--- Document extract Enclosed Below ---
The Virtuoso: Frank Nweke Jr., Sixty and Nationhood

A virtuoso, by its original Italian meaning, is not merely a person of talent but one who wields mastery with precision, discipline, and flair. In the world of music, it is the violinist who can play the soul into silence. In the underworld thriller, it is the assassin who takes no wasted shot. In the messy theatre of Nigerian politics, it is the rare leader who plays the score of nationhood with both audacity and grace.

 

Frank Nnaemeka Nweke II—Frank Nweke Jr. to the public, Okeifufe of Ishi Ozalla to his people—is one such virtuoso. He is 60!

 

I knew him first not as a friend but as a target of my sharp pen. In 2006, as Minister of Information under President Obasanjo, he embodied to me the contradictions of government: brilliant but constrained, personable but serving a system that mangled truth. My essays then were not charitable. I called out his globe-trotting with the “Heart of Africa” project, accused him of whitewashing policies, and reminded him, rather unkindly, that calling black white was not a patriotic virtue.

 

Yet here we are—fifteen years later, friends in dialogue, co-travelers in lamenting and dreaming Nigeria. That is the paradox of nationhood: sometimes those you aim at with critique become your partners in reflection. That is also the paradox of Frank: a man who can absorb fire, and still invite you to the table of conversation.

 

Ozalla, his ancestral home in Nkanu West, is a land of stony soil. Farmers there coax life out of granite, shaping yam mounds with patience, coaxing cassava through unforgiving ground. This stubborn devotion has birthed a community renowned for trade and agriculture. Out of that soil comes the character of Frank: painstaking, resilient, irrepressible.

 

Igbo republicanism, with its insistence on equality and dissent, runs in his blood. Egalitarianism, enterprise, and industry mark his manner. He has always been a man who insists that leadership is first a human obligation before an ethnic badge or national assignment. That grounding—human first, Igbo next, Nigerian always—makes him stand out in the theatre of our identity politics. I can relate myself, being a hybrid Nigerian with roots cut across.

 

Permit me a personal detour. In 2006, I penned one of my earliest open letters to a sitting minister, titled Frankly Speaking to Frank. It was not flattering.

 

I accused him of helping government “call black white.” I mocked his attempt to rebut The New York Times’s editorial that Nigeria was falling apart, insisting instead that things were not just falling apart—they were in pieces. I quoted Soyinka on our “season of anomy,” reminded him that Nigerians were struggling for a square meal, and asked of what use was “running fast in the wrong direction.”
--- End of Enclosed Document extract ---
Activity 1:
Answer these questions from the essay on Frank Nweke Jr.
(a) What office did he hold in 2006, and under which president?
(b) In what area does the essay place Ozalla, his ancestral home?
(c) What title did the writer give the 2006 open letter to him?
Activity 2: Write out the part of the essay on Frank Nweke Jr. that opens with the words "The Virtuoso: Frank" and closes with "audacity and grace.".
Activity 3: Summarize the essay on Frank Nweke Jr. in two sentences.
The items placed after the essay on Frank Nweke Jr. are separate material with no connection to it.
--- Record extracts Enclosed Below ---
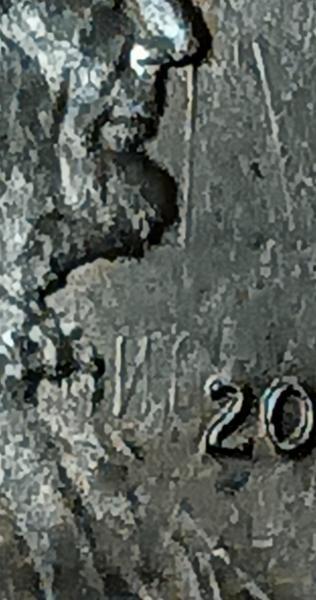 It's a 2023 penny with letters on the&hellip;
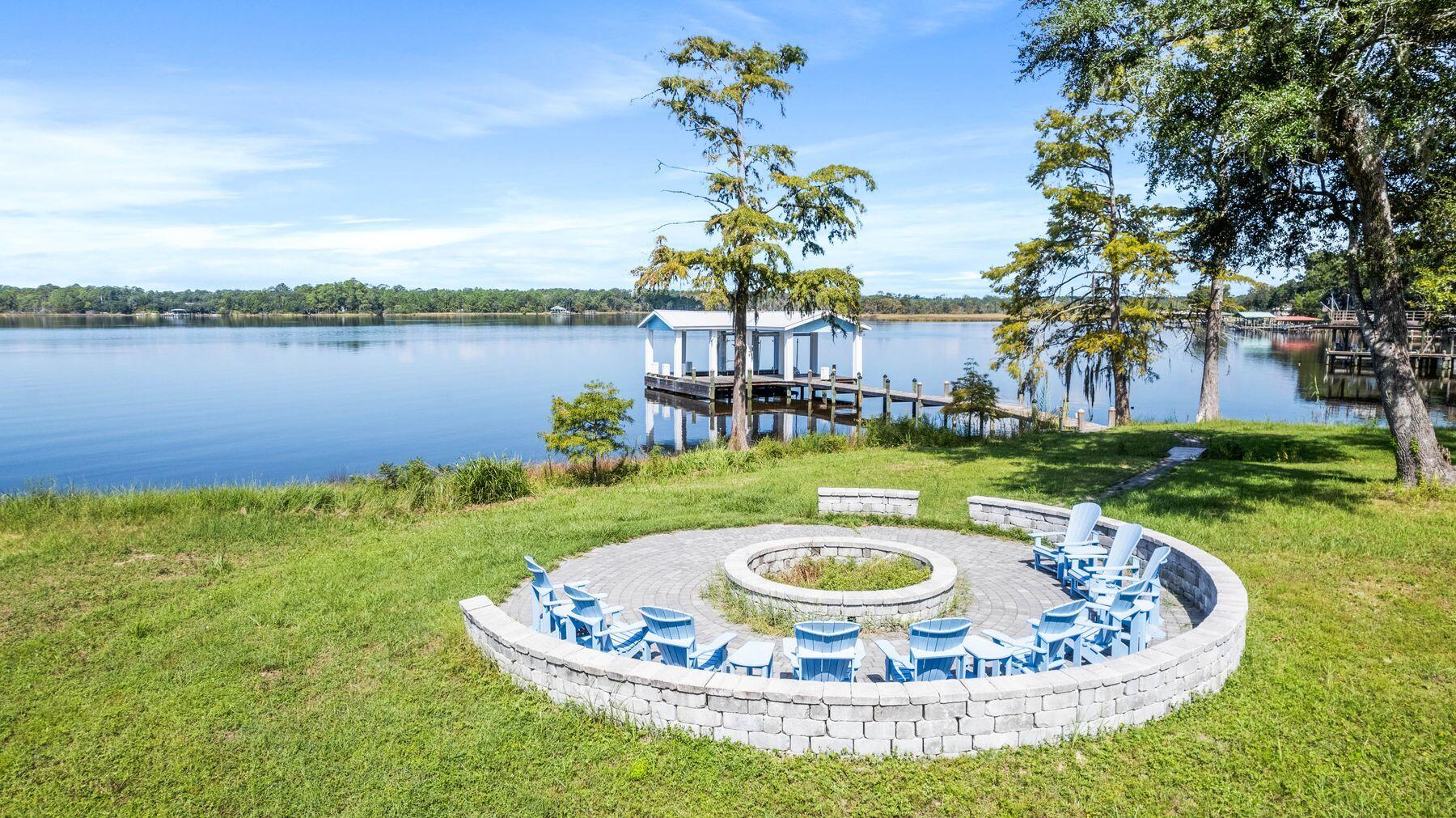 147 Dexton King Freeport, FL 32439 - Photo 7 of 23 a view of a swimming pool with lake and houses in the back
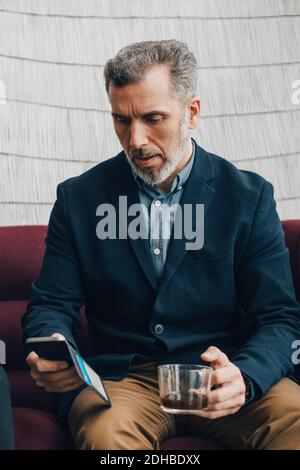 Reifer Geschäftsmann mit Tee, während mit Smartphone auf der Couch Im Büro Stockfoto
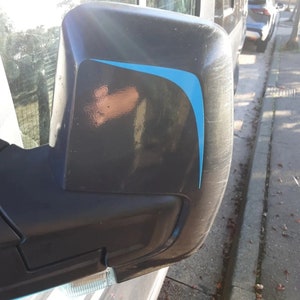 Puede incluir: Un espejo retrovisor lateral negro con una franja de acento azul. El espejo está unido a un vehículo.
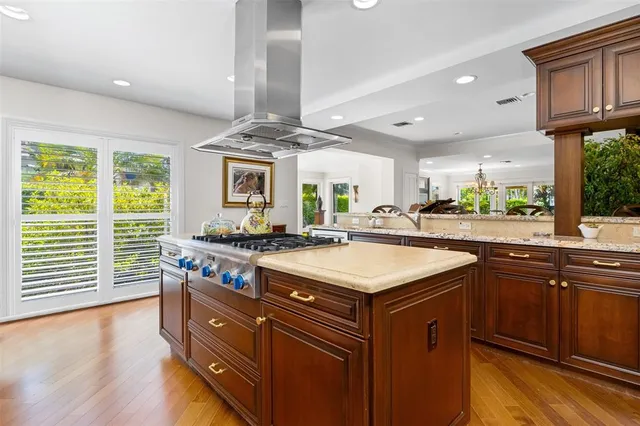 a kitchen with a stove a sink a refrigerator and wooden floor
--- End of Enclosed Record extracts ---
Problem solution 1:
(a) Minister of Information, under President Obasanjo.
(b) Nkanu West.
(c) Frankly Speaking to Frank.

Problem solution 2:
The Virtuoso: Frank Nweke Jr., Sixty and Nationhood

A virtuoso, by its original Italian meaning, is not merely a person of talent but one who wields mastery with precision, discipline, and flair. In the world of music, it is the violinist who can play the soul into silence. In the underworld thriller, it is the assassin who takes no wasted shot. In the messy theatre of Nigerian politics, it is the rare leader who plays the score of nationhood with both audacity and grace.

Problem solution 3: The essay marks Frank Nweke Jr.'s sixtieth birthday by calling him a virtuoso whose resilient character comes from the stony soil of his ancestral home, Ozalla, and whose manner reflects Igbo republicanism. The writer recalls attacking him in a harsh 2006 open letter while he was Minister of Information, yet the two are now friends in dialogue about Nigeria.